Wellington Management noted that the median time to IPO for companies valued above half a billion dollars has stretched to 11 years — the longest in a decade. The scare trade makes that number worse. For SaaS founders who were planning 2026 IPOs, the window has shifted or evaporated entirely. Not because their companies got worse, but because the market's appetite for anything that looks like traditional software has collapsed.
The knock-on effects cascade. Employees at pre-IPO SaaS companies watching their equity value compress. Investors marking down portfolios and tightening deployment criteria for anything without "AI" in the pitch deck. Service businesses that sell into SaaS companies seeing pipeline evaporate as their customers enter austerity mode. The capital reallocation underneath the scare trade is restructuring entire ecosystems — not just repricing individual companies, but redirecting the flow of money, talent, and attention across the technology economy.
For ecommerce specifically, the capital story matters because Shopify's ecosystem sits squarely in the crosshairs. App developers, agencies, consultancies — all of these businesses depend on a healthy SaaS funding environment for their customers. When that environment contracts, the entire supply chain feels it.
This is the mechanism that almost nobody in the financial press is articulating clearly.
The scare trade is becoming a self-fulfilling prophecy. Not because AI is doing the disrupting, but because the market reaction to AI is forcing companies into a defensive crouch that makes them more vulnerable to real disruption — ironically, from AI itself.
Companies that gut their product teams in response to a stock drop lose the institutional knowledge needed to integrate AI effectively. Companies that redirect innovation budgets to performative partnerships miss the genuine capability-building window. Companies that freeze hiring lose the talent pipeline they'll desperately need 18 months from now when the models are better and the integration work gets harder, not easier.
The mechanism is precise and vicious. Stock drops generate board-level urgency. Board urgency demands visible action. Visible action means cutting costs and announcing partnerships — not the slow, unglamorous work of testing AI against real workflows and building genuine capability. So the visible response to AI disruption fears is the exact opposite of what would protect against actual AI disruption.
Goldman's David Solomon was right that the sell-off was "too broad." But breadth isn't the real problem. The real problem is that every company touched by the scare trade — even the ones the market will eventually reprice upward — is making irreversible organisational decisions during a window of maximum fear and minimum understanding.
Those decisions won't reverse when the stock recovers. The hiring freeze persists. The roadmap pivot sticks. The institutional knowledge that walked out the door doesn't walk back in.
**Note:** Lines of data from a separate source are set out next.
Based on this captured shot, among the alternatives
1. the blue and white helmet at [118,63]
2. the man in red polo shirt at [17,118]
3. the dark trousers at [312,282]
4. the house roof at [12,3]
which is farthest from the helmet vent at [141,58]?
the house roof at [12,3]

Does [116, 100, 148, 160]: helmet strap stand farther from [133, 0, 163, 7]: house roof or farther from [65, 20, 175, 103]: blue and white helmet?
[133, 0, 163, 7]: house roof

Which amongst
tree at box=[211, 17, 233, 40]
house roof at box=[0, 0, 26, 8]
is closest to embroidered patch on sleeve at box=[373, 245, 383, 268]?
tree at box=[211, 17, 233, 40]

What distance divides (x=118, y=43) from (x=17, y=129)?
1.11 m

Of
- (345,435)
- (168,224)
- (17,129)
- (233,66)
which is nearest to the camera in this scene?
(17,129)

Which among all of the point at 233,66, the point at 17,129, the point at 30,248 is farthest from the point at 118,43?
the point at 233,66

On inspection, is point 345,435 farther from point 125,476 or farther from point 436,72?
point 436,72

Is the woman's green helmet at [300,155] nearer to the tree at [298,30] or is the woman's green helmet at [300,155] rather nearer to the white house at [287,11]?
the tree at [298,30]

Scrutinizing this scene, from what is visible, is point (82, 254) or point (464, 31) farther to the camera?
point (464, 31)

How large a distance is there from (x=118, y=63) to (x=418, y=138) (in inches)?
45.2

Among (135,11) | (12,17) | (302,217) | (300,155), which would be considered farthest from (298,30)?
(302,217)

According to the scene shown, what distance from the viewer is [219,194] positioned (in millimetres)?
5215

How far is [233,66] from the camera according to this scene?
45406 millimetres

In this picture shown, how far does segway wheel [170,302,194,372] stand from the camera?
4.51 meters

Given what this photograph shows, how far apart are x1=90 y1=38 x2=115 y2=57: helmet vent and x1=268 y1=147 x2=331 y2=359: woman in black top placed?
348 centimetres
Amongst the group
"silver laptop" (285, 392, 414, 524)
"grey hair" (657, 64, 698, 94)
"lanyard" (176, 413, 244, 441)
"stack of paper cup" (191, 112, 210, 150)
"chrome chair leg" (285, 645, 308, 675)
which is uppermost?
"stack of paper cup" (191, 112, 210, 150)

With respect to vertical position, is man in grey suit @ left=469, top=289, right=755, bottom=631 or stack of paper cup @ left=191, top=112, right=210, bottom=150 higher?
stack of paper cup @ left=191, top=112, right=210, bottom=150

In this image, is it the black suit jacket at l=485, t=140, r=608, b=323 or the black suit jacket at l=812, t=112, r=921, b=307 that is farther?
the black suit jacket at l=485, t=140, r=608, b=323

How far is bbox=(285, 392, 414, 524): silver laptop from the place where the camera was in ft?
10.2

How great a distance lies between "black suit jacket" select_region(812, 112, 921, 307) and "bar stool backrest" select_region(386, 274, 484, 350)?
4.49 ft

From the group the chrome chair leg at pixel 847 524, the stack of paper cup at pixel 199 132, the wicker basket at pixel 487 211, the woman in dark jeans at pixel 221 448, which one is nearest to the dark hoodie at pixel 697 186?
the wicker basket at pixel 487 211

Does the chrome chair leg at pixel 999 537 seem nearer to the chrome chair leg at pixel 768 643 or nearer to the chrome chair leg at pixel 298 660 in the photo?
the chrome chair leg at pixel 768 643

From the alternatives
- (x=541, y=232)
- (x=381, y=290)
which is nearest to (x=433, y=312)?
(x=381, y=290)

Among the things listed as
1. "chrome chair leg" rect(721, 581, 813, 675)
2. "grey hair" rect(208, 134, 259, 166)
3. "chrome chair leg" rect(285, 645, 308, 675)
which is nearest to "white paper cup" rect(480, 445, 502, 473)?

And the competitor that used the same 90-day window to build genuine AI capability instead of performing it for Wall Street will have a head start that compounds every quarter.
The disruption is real. The timeline the market is pricing in is delusional. And the gap between those two facts is where fortunes will be made and lost — not just on trading floors, but in the operational decisions being made right now in boardrooms across every sector the scare trade has touched.
Somehow, an AI karaoke company helped kick off all of it.